Petros Markaris, “Il prezzo dei soldi” ed. 2017

                                                Voci da mondi diversi. Penisola balcanica
    cento sfumature di giallo
    FRESCO DI LETTURA

Petros Markaris, “Il prezzo dei soldi”
Ed. La nave di Teseo, pagg. 326, Euro 16,15

     E’ tornata la dracma in Grecia. Sono tutti contenti, la moglie del commissario Kostas Charitos per prima. Perché il ritorno della cara vecchia dracma segna anche il ritorno della ‘bella vita’ per i greci. In maniera quasi miracolosa circolano di nuovo dei soldi. E’ finito il digiuno, Adriana Charitou può cucinare le sue prelibatezze senza fare i salti mortali per inventare ricette gustose ed economiche da tempo di guerra. Le strade di Atene sono di nuovo congestionate dal traffico, ora che la gente ha i soldi per comprare la benzina. Caterina, la figlia di Kostas, viene assunta come consulente in uno studio legale e parla di comprare una casa con il marito. Ma da dove vengono tutti questi soldi?
Se lo chiede Adriana e lo domanda al marito e al genero: perché nessuno si fa questa domanda? Perché tutti si sono lanciati ad occhi chiusi in questo nuovo benessere? Ci vogliono tre morti per capire le trappole della ricchezza.
    Il primo omicidio è quello di un funzionario della gestione turistica dei porti. Pare che accettasse delle mazzette per concedere gli approdi e i posti barca. Due operai confessano il delitto e il caso è in quattro e quattr’otto archiviato come un banale furto durante il quale ci è scappato un morto.

Poi muore un ricco armatore. Strana la coincidenza che poco prima due sue navi fossero affondate. Ancora più strano che, poco dopo, arrivi la decisione degli armatori di ritornare ad usare i porti greci- è possibile che siano così generosi e patriottici da voler contribuire allo sforzo di rinascita del paese?
Segue una terza morte, e a questo punto sono davvero troppe. Un noto giornalista viene ucciso con un colpo di pistola e il suo computer scompare. E’ troppo. Troppi dettagli sospetti. Troppa facilità nella soluzione dei casi, anche in quello del giornalista. Troppi colpevoli che si presentano spontaneamente autoaccusandosi. Kostas fiuta puzzo di bruciato: non è che qualcuno vuole insabbiare i casi? Ha così perfettamente ragione che viene sospeso dall’incarico.

========

#### Cosa fare
1: Secondo la recensione de «Il prezzo dei soldi», chi è la vittima del primo omicidio?
2: Prosegui la recensione de «Il prezzo dei soldi» a partire dall'ultima frase riportata.
Le righe non hanno alcun ruolo in questo lavoro sulla recensione.

========

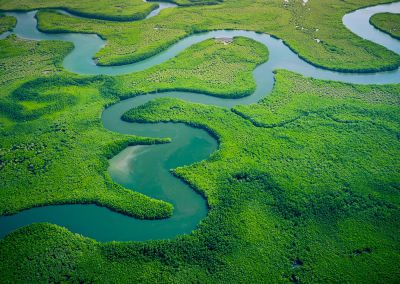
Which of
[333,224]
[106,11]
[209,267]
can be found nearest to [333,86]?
[333,224]

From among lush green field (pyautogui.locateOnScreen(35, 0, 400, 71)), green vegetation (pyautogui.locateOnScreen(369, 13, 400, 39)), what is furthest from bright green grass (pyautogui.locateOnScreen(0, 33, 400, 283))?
green vegetation (pyautogui.locateOnScreen(369, 13, 400, 39))

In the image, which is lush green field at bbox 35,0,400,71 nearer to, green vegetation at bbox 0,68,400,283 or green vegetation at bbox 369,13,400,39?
green vegetation at bbox 369,13,400,39

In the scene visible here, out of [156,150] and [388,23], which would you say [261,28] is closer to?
[388,23]

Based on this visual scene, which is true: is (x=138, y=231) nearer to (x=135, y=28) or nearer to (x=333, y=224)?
(x=333, y=224)

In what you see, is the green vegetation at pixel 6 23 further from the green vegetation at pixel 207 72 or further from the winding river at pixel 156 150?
the green vegetation at pixel 207 72

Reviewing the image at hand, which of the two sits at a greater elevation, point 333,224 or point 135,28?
point 135,28

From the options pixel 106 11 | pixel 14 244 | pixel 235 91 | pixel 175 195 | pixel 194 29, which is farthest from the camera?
pixel 106 11

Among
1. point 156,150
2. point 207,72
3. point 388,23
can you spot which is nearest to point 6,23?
point 207,72
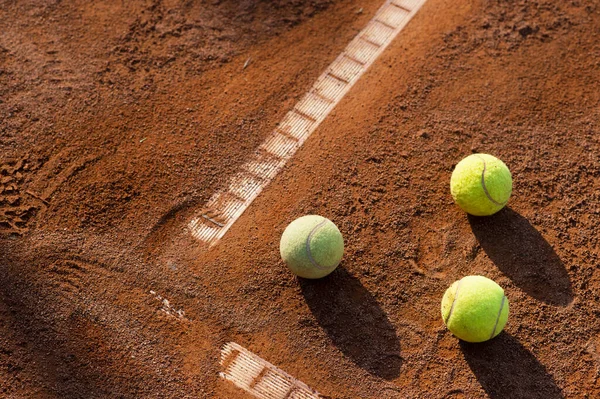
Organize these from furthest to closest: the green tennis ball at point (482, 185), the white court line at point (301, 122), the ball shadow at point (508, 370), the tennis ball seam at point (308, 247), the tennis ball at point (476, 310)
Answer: the white court line at point (301, 122), the green tennis ball at point (482, 185), the tennis ball seam at point (308, 247), the ball shadow at point (508, 370), the tennis ball at point (476, 310)

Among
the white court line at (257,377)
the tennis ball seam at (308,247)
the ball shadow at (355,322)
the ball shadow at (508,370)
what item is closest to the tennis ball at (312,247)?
the tennis ball seam at (308,247)

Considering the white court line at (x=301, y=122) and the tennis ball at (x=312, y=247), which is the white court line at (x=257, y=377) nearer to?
the tennis ball at (x=312, y=247)

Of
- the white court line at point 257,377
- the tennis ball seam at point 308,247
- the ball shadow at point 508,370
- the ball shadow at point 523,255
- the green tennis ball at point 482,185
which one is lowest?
the ball shadow at point 508,370

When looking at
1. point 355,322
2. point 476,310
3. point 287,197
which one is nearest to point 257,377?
point 355,322

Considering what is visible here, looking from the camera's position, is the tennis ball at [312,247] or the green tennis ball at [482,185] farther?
the green tennis ball at [482,185]

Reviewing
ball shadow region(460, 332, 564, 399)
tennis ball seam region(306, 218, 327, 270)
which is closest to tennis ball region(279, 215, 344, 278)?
tennis ball seam region(306, 218, 327, 270)

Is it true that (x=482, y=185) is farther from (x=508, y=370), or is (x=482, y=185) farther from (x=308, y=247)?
(x=308, y=247)

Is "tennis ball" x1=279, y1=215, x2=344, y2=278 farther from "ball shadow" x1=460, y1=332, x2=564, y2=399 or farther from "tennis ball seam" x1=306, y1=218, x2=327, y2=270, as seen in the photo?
"ball shadow" x1=460, y1=332, x2=564, y2=399
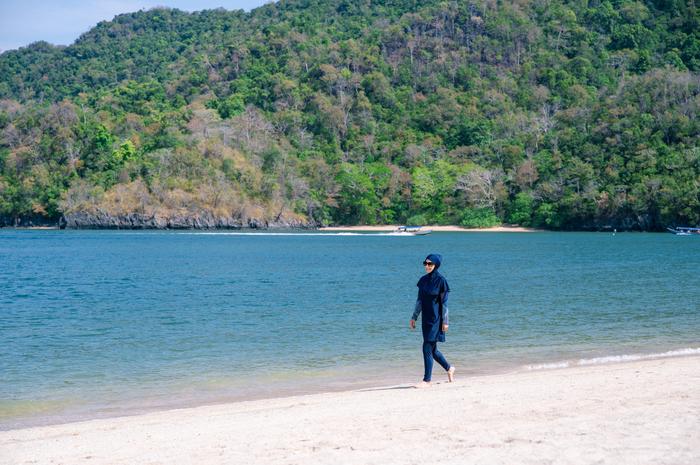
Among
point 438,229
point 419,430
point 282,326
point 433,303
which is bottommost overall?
point 438,229

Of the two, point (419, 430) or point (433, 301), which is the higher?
point (433, 301)

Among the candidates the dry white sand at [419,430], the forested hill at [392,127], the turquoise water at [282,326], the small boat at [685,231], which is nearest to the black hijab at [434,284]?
the dry white sand at [419,430]

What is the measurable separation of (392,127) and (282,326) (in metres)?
128

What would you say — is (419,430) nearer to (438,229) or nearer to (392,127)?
(438,229)

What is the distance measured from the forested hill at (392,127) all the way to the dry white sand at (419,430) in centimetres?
9452

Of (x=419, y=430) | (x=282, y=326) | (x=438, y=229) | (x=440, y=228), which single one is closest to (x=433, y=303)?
(x=419, y=430)

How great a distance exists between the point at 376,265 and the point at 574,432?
139 feet

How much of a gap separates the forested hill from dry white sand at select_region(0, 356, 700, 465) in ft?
310

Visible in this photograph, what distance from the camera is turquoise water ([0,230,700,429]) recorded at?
16.0 metres

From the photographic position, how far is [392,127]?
15000 cm

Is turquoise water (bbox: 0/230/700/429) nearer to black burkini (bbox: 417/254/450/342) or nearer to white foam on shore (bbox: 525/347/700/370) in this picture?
white foam on shore (bbox: 525/347/700/370)

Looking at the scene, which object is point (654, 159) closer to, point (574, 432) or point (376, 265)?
point (376, 265)

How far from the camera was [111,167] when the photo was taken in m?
130

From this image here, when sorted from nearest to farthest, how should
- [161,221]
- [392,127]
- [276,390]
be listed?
[276,390], [161,221], [392,127]
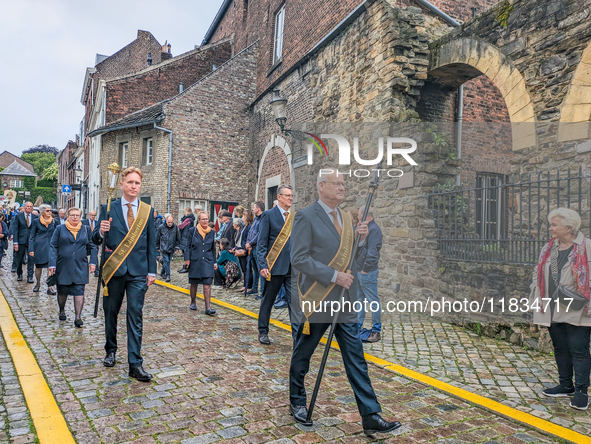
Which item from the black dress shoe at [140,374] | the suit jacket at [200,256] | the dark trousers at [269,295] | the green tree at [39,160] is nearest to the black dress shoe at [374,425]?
the black dress shoe at [140,374]

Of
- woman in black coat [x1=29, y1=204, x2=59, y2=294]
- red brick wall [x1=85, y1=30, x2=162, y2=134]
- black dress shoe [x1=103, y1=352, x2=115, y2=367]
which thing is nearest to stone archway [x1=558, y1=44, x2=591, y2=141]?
black dress shoe [x1=103, y1=352, x2=115, y2=367]

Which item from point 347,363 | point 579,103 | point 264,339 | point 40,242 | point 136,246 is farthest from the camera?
point 40,242

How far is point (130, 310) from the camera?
4590mm

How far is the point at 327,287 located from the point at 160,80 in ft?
77.8

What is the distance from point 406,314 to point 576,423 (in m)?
4.62

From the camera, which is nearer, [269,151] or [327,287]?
[327,287]

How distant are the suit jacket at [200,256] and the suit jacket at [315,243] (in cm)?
470

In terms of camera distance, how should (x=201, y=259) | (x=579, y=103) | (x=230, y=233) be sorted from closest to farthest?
(x=579, y=103) < (x=201, y=259) < (x=230, y=233)

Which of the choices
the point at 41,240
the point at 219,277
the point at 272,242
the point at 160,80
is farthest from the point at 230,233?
the point at 160,80

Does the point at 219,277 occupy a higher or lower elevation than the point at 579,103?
lower

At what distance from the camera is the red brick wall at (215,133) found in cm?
2000

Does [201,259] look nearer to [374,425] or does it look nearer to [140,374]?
[140,374]

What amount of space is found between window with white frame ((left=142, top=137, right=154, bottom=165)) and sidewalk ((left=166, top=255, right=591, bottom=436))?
629 inches

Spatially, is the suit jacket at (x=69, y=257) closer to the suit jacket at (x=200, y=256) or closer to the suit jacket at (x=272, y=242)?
the suit jacket at (x=200, y=256)
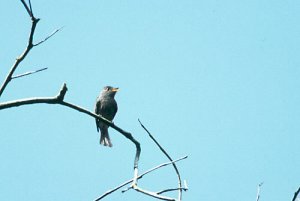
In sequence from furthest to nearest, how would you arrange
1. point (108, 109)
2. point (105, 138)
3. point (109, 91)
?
1. point (109, 91)
2. point (108, 109)
3. point (105, 138)

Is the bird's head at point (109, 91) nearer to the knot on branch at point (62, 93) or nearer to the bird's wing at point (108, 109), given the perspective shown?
the bird's wing at point (108, 109)

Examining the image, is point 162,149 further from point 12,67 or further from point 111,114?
point 111,114

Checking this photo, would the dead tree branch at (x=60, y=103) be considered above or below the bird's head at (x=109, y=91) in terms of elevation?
below

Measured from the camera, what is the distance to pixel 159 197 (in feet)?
7.50

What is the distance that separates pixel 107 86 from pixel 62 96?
9683 millimetres

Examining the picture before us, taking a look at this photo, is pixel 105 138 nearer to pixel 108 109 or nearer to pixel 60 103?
pixel 108 109

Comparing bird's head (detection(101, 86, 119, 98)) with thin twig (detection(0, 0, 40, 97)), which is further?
bird's head (detection(101, 86, 119, 98))

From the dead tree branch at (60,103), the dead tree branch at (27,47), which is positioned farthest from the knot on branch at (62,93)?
Answer: the dead tree branch at (27,47)

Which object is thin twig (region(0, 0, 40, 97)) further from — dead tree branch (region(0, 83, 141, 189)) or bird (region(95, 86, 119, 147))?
bird (region(95, 86, 119, 147))

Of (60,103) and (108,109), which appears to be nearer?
(60,103)

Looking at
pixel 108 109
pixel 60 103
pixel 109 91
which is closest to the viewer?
pixel 60 103

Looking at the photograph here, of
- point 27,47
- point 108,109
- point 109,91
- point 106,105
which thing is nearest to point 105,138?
point 108,109

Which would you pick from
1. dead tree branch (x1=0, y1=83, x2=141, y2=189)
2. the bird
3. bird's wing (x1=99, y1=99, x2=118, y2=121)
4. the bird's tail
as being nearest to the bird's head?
the bird

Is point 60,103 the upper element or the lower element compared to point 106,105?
lower
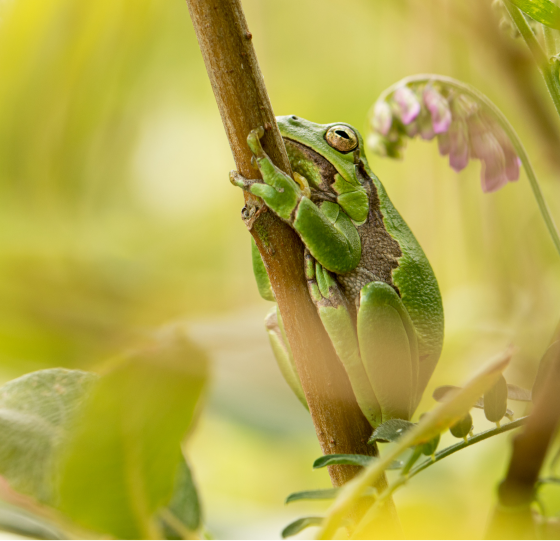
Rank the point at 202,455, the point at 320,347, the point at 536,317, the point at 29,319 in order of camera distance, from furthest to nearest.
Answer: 1. the point at 202,455
2. the point at 536,317
3. the point at 29,319
4. the point at 320,347

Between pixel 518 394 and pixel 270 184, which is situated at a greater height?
pixel 270 184

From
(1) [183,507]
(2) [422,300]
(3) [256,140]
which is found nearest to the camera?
(1) [183,507]

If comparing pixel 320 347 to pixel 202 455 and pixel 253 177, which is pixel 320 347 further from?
pixel 202 455

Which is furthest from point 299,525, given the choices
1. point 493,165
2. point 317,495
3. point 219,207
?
point 219,207

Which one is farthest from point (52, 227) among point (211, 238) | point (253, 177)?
point (253, 177)

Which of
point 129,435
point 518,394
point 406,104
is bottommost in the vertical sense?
point 518,394

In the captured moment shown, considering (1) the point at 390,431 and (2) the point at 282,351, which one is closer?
(1) the point at 390,431

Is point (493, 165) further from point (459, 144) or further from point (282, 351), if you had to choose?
point (282, 351)

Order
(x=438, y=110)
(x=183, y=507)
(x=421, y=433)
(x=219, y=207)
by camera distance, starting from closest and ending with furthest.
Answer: (x=421, y=433) < (x=183, y=507) < (x=438, y=110) < (x=219, y=207)

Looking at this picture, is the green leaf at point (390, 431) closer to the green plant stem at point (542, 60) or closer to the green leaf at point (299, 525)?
the green leaf at point (299, 525)
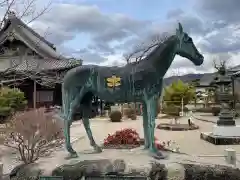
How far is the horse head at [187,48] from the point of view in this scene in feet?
20.7

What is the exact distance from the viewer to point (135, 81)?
20.4 feet

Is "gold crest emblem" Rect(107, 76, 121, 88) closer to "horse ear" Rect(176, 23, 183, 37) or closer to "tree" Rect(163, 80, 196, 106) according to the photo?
"horse ear" Rect(176, 23, 183, 37)

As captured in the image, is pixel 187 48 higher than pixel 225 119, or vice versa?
pixel 187 48

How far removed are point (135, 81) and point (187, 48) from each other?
1180mm

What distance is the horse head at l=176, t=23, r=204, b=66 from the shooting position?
20.7ft

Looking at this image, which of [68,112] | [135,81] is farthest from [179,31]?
[68,112]

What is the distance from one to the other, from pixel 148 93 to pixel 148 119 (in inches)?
19.4

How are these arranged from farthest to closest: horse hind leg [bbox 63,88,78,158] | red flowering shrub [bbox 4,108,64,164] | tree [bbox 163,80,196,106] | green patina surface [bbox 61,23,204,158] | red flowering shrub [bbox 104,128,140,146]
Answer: tree [bbox 163,80,196,106] → red flowering shrub [bbox 104,128,140,146] → red flowering shrub [bbox 4,108,64,164] → horse hind leg [bbox 63,88,78,158] → green patina surface [bbox 61,23,204,158]

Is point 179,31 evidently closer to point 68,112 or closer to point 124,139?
point 68,112

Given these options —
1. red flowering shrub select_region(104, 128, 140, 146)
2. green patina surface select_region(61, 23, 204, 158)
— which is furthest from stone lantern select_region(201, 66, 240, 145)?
green patina surface select_region(61, 23, 204, 158)

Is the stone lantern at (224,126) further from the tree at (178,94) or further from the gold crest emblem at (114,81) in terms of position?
the tree at (178,94)

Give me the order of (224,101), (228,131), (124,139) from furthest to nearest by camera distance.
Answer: (224,101), (228,131), (124,139)

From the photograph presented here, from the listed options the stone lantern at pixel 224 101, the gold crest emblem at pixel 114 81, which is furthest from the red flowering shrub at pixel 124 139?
the stone lantern at pixel 224 101

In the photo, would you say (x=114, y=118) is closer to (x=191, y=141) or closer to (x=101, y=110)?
(x=101, y=110)
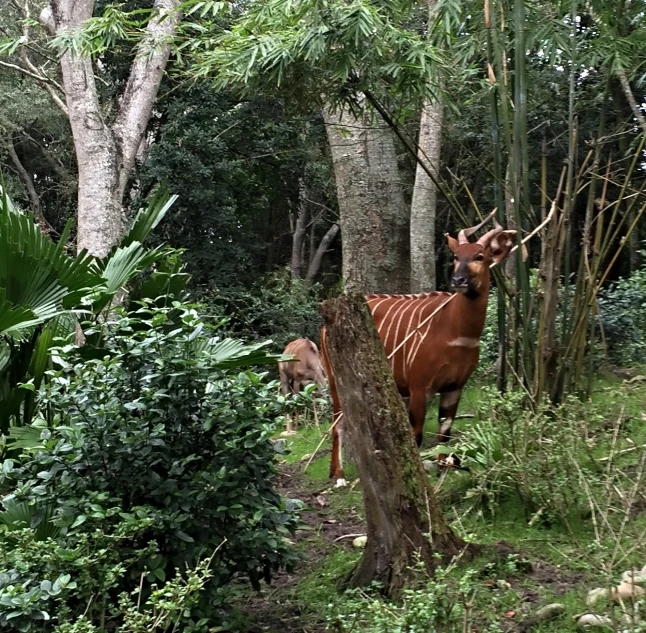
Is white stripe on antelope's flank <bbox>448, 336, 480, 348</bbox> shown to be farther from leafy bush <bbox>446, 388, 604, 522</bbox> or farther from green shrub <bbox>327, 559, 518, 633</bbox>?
green shrub <bbox>327, 559, 518, 633</bbox>

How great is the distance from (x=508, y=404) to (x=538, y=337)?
37.8 inches

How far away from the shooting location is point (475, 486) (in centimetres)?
455

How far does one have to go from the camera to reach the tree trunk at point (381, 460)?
351cm

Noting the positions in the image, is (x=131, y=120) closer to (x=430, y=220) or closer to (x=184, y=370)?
(x=430, y=220)

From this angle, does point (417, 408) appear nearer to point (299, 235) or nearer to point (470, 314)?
point (470, 314)

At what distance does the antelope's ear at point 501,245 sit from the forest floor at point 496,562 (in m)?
1.08

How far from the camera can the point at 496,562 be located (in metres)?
3.65

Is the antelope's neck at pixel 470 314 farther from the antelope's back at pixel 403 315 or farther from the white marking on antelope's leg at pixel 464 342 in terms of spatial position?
the antelope's back at pixel 403 315

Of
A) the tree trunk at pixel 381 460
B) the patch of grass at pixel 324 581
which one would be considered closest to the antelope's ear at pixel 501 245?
the tree trunk at pixel 381 460

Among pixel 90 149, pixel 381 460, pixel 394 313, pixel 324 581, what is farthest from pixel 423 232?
pixel 381 460

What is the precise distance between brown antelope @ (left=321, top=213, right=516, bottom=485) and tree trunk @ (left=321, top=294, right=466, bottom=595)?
1402 millimetres

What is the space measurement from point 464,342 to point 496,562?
1908 millimetres

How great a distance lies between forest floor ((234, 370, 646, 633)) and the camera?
3.14m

========

#### Risposte per compito
1: Un funzionario della gestione turistica dei porti.

2:
    Con “Il prezzo dei soldi”, decimo romanzo della serie con protagonista Kostas Charitos, Petros Markaris ritorna a parlarci dei problemi della Grecia e pensiamo al nostro Camilleri perché ci sembra che i due scrittori abbiano parecchio in comune oltre all’età non più giovane, oltre ad abitare in città che si affacciano sulla stessa azzurrità di mare, oltre ad aver scelto entrambi il genere giallo per i loro romanzi. E’ ‘come’ sfruttano questo genere uscendo dalla banalità dei soliti motivi dietro i crimini, scrutando con occhio acuto la realtà socio-economica del mondo in cui vivono e in cui viviamo, sempre sensibili alle problematiche più attuali, sempre partecipi con un atteggiamento che è, nello stesso tempo, critico e comprensivo. Nella loro diversità- eternamente fidanzato Salvo Montalbano, sposato per l’eternità Kostas Charitos (in uno di quei matrimoni così mediterranei in cui i coniugi finiscono per assomigliarsi), Montalbano con il rimpianto per un figlio mai avuto e Kostas che darebbe la vita per l’unica figlia, Montalbano che si rilassa con una nuotata e Kostas che stacca la spina immergendosi nel suo amato dizionario- i due commissari hanno un qualche cosa di simile che è poi quello che c’è di simile fra i due giallisti mediterranei, la capacità di vivere il loro tempo, di cogliere segnali di allarme nel quotidiano e di farsi portavoce della maniera in cui la gente comune avverte le deviazioni della gestione politica.

“Il prezzo dei soldi” è il romanzo più ‘nero’ tra i romanzi di Markaris. Nero nel senso che si dà al’noir’ dove non c’è soluzione nel finale del libro. E se già ci dispiaceva per Kostas a cui i colleghi danno le spalle quando viene sospeso dall’incarico, ci addolora proprio saperlo schiacciato dal peso di una scelta che a nessuno dovrebbe essere richiesto di fare. In questo scenario immaginario di rinnovata prosperità, tutto sembrerà andare per il meglio nei migliori dei mondi possibili, tutti saranno contenti, perfino i presunti colpevoli degli omicidi. “E quindi: Lux facta est?”, si chiede Kostas, mentre lui è l’unico a vedere le tenebre che si addensano.

     Un ottimo giallo per l’estate (e non solo).